- **The request**
Copy out every entry below word for word, with nothing changed.

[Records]

--

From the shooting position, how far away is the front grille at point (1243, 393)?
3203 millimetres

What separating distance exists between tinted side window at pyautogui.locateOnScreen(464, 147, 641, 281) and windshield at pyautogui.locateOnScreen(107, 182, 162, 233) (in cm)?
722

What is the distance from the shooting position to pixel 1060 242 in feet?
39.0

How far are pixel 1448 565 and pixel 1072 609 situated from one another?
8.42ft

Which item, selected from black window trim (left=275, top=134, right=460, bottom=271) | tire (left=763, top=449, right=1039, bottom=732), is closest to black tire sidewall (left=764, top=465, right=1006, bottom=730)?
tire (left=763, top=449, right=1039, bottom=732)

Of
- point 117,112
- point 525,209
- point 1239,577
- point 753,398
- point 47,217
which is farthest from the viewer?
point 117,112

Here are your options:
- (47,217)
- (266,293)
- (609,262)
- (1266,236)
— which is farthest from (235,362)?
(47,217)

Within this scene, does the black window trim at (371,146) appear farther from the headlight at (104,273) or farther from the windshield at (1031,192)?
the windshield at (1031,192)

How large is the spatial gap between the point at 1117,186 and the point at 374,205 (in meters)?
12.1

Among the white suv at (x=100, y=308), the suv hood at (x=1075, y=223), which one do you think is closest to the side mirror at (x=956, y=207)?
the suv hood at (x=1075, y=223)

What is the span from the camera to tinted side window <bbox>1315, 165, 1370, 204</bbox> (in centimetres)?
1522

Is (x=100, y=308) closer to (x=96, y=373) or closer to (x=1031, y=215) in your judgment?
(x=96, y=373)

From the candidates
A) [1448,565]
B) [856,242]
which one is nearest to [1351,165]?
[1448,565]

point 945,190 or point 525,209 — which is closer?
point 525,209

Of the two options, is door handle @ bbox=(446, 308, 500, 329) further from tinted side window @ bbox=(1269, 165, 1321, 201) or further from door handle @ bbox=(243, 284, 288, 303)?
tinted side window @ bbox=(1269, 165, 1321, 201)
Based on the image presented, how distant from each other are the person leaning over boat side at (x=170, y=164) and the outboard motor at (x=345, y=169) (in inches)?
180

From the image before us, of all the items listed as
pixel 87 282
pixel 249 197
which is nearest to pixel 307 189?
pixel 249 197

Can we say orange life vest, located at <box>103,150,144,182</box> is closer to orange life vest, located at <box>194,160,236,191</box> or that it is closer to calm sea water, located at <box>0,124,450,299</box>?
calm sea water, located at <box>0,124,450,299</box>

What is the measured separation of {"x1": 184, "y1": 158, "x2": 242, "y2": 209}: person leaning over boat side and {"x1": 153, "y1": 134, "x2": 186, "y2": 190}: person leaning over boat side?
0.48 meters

--

- **Written reply**
From the shooting position, how far away is the front grille at point (1243, 393)?
3203 millimetres

What separating distance exists between tinted side window at pyautogui.locateOnScreen(464, 147, 641, 281) and windshield at pyautogui.locateOnScreen(107, 182, 162, 233) (in cm)?
722

What is the distance from the shooting position to pixel 1060 242 in feet?
39.0

How far are pixel 1448 565 and pixel 1072 609 situated from one another?
8.42ft

Which item, selected from black window trim (left=275, top=134, right=460, bottom=271) | tire (left=763, top=449, right=1039, bottom=732), is closest to black tire sidewall (left=764, top=465, right=1006, bottom=730)?
tire (left=763, top=449, right=1039, bottom=732)

Of
- point 117,112
- point 525,209
- point 1239,577
- point 753,398
- point 47,217
which is farthest from the viewer?
point 117,112

Here are your options:
- (47,217)
- (266,293)
- (609,262)
- (1266,236)
— which is farthest from (235,362)?
(47,217)

Within this scene, does the black window trim at (371,146) appear farther from the headlight at (104,273) or farther from the windshield at (1031,192)?
the windshield at (1031,192)

How large is the spatial gap between the point at 1117,186 and the point at 374,205 (in meters)?
12.1

Among the white suv at (x=100, y=308), the suv hood at (x=1075, y=223), which one do you think is closest to the side mirror at (x=956, y=207)?
the suv hood at (x=1075, y=223)

What is the span from the camera to tinted side window <bbox>1315, 165, 1370, 204</bbox> (in centimetres)?
1522

Is (x=100, y=308) closer to (x=96, y=373) or closer to (x=1031, y=215) in your judgment?
(x=96, y=373)

From the candidates
A) [1448,565]
B) [856,242]
which one is nearest to [1351,165]?
[1448,565]

point 945,190 or point 525,209 — which is closer?
point 525,209

Of the two options, is door handle @ bbox=(446, 308, 500, 329) further from tinted side window @ bbox=(1269, 165, 1321, 201) or further from door handle @ bbox=(243, 284, 288, 303)?
tinted side window @ bbox=(1269, 165, 1321, 201)
Based on the image presented, how distant from each other are the person leaning over boat side at (x=170, y=164) and the outboard motor at (x=345, y=169) (in inches)?
180

From the image before us, of all the items listed as
pixel 87 282
pixel 249 197
which is nearest to pixel 307 189?
pixel 249 197

Can we say orange life vest, located at <box>103,150,144,182</box> is closer to orange life vest, located at <box>194,160,236,191</box> or that it is closer to calm sea water, located at <box>0,124,450,299</box>?
calm sea water, located at <box>0,124,450,299</box>

What is the measured separation of {"x1": 184, "y1": 158, "x2": 242, "y2": 209}: person leaning over boat side and {"x1": 153, "y1": 134, "x2": 186, "y2": 190}: person leaning over boat side?
0.48 meters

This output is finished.